Biliary atresia

  • Definition
    • Biliary atresia is a blockage in the tubes (ducts) that carry a liquid called bile from the liver to the gallbladder.

  • Alternative Names
    • Jaundice newborns - biliary atresia; Newborn jaundice - biliary atresia

  • Causes
    • Biliary atresia occurs when the bile ducts inside or outside the liver do not develop normally. The reason why this happens is unknown.

      The bile ducts help remove waste from the liver and carry salts that help the small intestine break down (digest) fat.

      In babies with biliary atresia, bile flow from the liver to the gallbladder is blocked. This can lead to liver damage and cirrhosis of the liver, which can be deadly.

  • Symptoms
    • Newborns with this condition may appear normal at birth. However, jaundice (a yellow color to the skin and mucus membranes) develops by the second or third week of life. The infant may gain weight normally for the first month. After that point, the baby will lose weight and become irritable, and will have worsening jaundice.

      Other symptoms may include:

      • Dark urine
      • Enlarged spleen
      • Floating stools
      • Foul-smelling stools
      • Pale or clay-colored stools
      • Slow growth
      • Slow or no weight gain
  • Exams and Tests
    • The health care provider will perform a physical exam, which includes feeling the baby's belly area. The provider may feel an enlarged liver.

      Tests to diagnose biliary atresia include:

      • Abdominal x-ray
      • Abdominal ultrasound
      • Blood tests to check total and direct bilirubin levels
      • Hepatobiliary iminodiacetic acid (HIDA) scan, also called cholescintigraphy, to help determine whether the bile ducts and gallbladder are working properly
      • Liver biopsy to determine the severity of cirrhosis or to rule out other causes of jaundice
      • X-ray of the bile ducts (cholangiogram)
  • Treatment
    • An operation called the Kasai procedure is done to connect the liver to the small intestine. The abnormal ducts are bypassed. It is most successful if done before the baby is 8 weeks old. However, a liver transplant may still be needed.

  • Outlook (Prognosis)
    • Early surgery will improve the survival of more than a third of babies with this condition. The long-term benefit of a liver transplant is not yet known, but it is expected to improve survival.

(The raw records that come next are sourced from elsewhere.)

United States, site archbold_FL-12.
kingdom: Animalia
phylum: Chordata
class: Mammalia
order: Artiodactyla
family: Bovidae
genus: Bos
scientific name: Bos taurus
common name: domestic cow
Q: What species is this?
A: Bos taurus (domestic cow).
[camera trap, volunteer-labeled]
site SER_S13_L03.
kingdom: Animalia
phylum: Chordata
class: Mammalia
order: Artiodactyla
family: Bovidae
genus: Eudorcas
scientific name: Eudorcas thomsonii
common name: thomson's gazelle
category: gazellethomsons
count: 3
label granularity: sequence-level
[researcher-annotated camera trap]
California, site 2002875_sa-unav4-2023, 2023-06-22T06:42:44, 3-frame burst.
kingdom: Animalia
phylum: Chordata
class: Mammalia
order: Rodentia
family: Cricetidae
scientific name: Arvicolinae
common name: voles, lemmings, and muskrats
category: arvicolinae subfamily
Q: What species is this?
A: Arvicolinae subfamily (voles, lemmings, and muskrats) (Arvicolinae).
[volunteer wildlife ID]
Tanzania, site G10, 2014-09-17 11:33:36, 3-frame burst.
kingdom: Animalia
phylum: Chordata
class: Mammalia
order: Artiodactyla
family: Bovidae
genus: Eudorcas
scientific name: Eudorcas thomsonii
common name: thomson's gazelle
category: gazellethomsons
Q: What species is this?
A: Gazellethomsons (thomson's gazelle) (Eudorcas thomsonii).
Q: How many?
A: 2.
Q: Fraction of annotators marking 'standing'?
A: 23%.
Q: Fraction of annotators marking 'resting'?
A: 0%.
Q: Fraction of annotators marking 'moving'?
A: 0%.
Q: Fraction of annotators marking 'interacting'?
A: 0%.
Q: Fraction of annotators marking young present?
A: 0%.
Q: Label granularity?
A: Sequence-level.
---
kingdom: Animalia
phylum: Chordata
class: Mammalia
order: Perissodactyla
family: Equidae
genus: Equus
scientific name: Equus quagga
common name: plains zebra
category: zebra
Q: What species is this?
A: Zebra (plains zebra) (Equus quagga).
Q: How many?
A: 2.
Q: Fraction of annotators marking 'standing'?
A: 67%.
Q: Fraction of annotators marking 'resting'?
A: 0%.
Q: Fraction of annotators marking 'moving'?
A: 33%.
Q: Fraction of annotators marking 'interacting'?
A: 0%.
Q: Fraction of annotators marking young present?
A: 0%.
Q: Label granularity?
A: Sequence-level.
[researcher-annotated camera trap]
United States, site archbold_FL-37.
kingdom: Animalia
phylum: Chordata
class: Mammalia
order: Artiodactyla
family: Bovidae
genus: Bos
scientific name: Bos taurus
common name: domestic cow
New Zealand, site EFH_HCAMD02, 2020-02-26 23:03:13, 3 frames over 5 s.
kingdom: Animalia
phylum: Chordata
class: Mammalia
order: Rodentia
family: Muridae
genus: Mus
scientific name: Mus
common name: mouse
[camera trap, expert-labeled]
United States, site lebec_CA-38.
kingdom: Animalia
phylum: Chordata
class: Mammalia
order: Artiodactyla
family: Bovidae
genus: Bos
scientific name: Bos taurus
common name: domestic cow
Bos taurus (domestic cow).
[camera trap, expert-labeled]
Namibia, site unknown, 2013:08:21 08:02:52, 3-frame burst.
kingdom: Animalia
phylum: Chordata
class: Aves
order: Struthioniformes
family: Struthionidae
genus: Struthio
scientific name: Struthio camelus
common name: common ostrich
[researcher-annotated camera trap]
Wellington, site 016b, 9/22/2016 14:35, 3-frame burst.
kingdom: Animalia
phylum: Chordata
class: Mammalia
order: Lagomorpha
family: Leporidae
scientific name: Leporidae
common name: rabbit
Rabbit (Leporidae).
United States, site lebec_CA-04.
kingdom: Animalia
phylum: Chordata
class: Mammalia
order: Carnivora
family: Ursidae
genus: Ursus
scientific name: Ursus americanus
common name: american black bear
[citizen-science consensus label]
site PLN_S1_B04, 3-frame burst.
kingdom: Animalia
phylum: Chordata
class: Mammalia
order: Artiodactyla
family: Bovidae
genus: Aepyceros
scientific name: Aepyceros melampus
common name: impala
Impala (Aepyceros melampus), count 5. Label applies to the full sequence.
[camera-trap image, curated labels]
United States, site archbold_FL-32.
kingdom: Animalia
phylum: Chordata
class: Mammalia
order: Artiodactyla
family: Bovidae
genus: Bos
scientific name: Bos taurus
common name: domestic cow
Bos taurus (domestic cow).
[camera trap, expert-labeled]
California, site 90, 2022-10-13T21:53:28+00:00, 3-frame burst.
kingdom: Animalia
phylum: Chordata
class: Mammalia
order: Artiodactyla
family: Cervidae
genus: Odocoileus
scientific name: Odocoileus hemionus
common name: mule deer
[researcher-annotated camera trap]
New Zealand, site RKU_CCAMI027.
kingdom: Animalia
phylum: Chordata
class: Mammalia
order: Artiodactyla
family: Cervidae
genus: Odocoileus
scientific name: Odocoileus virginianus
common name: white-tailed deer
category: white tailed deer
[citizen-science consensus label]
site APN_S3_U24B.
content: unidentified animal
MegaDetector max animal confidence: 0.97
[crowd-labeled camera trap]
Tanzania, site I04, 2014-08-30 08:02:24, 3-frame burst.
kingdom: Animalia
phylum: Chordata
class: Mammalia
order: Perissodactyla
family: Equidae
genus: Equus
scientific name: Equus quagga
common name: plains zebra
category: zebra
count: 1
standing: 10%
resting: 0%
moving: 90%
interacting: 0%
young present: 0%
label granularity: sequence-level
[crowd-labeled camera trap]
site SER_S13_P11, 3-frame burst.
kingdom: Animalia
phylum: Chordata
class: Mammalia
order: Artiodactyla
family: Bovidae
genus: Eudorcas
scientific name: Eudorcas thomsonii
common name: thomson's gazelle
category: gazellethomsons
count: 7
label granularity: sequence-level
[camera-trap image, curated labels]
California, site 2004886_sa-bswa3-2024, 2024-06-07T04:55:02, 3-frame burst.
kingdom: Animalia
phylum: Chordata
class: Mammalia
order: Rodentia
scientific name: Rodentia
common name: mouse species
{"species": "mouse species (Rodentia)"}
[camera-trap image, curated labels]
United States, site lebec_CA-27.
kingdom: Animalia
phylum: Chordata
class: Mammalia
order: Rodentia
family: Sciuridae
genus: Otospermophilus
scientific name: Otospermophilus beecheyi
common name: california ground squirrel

  • Possible Complications
    • Complications may include:

      • Infection
      • Irreversible cirrhosis
      • Liver failure
      • Surgical complications, including failure of the Kasai procedure
  • When to Contact a Medical Professional
    • Call your health care provider if your child appears jaundiced, or if other symptoms of biliary atresia develop.

  • References
    • Kliegman RM, Stanton BF, St Geme JW, Schor NF. Cholestasis. In: Kliegman RM, Stanton BF, St Geme JW, Schor NF, eds. Nelson Textbook of Pediatrics. 20th ed. Philadelphia, PA: Elsevier; 2016:chap 356.

      Suchy FJ. Anatomy, histology, embryology, developmental anomalies, and pediatric disorders of the biliary tract. In: Feldman M, Friedman LS, Brandt LJ, eds. Sleisenger and Fordtran's Gastrointestinal and Liver Disease. 10th ed. Philadelphia, PA: Elsevier Saunders; 2016:chap 62.